Methods: A single-center prospective cohort of CDH survivors born between 1995 and 2006 was followed. Parents completed the PedsQL HRQOL index and a Family Impact survey to assess the need for medical equipment, home health services, and special education and quantify the burden placed on the family by their child's medical needs.

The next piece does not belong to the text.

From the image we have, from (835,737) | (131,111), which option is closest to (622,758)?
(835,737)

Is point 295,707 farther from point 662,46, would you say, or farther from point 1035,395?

Results: Parents of 32 survivors participated at a mean survivor age of 8 ± 4 years. Many survivors utilized medical equipment (62%), home health services (18%) and special education (28%). CDH survivor HRQOL (79 ± 17) did not differ significantly from that of healthy children (83 ± 15, p = 0.12). HRQOL was diminished among survivors who required special education (67 ± 8 vs 82 ± 3; p = 0.04) and those reporting increased Family Impact score (p = 0.001).
Conclusion: Many CDH survivors continue to require home medical equipment and home health services at school age. Most survivors have normal parent-reported HRQOL; however, the need for special education and higher family impact of neonatal CDH correlates with decreased HRQOL.
Keywords: Birth defect; Family impact; Quality of life; Special education.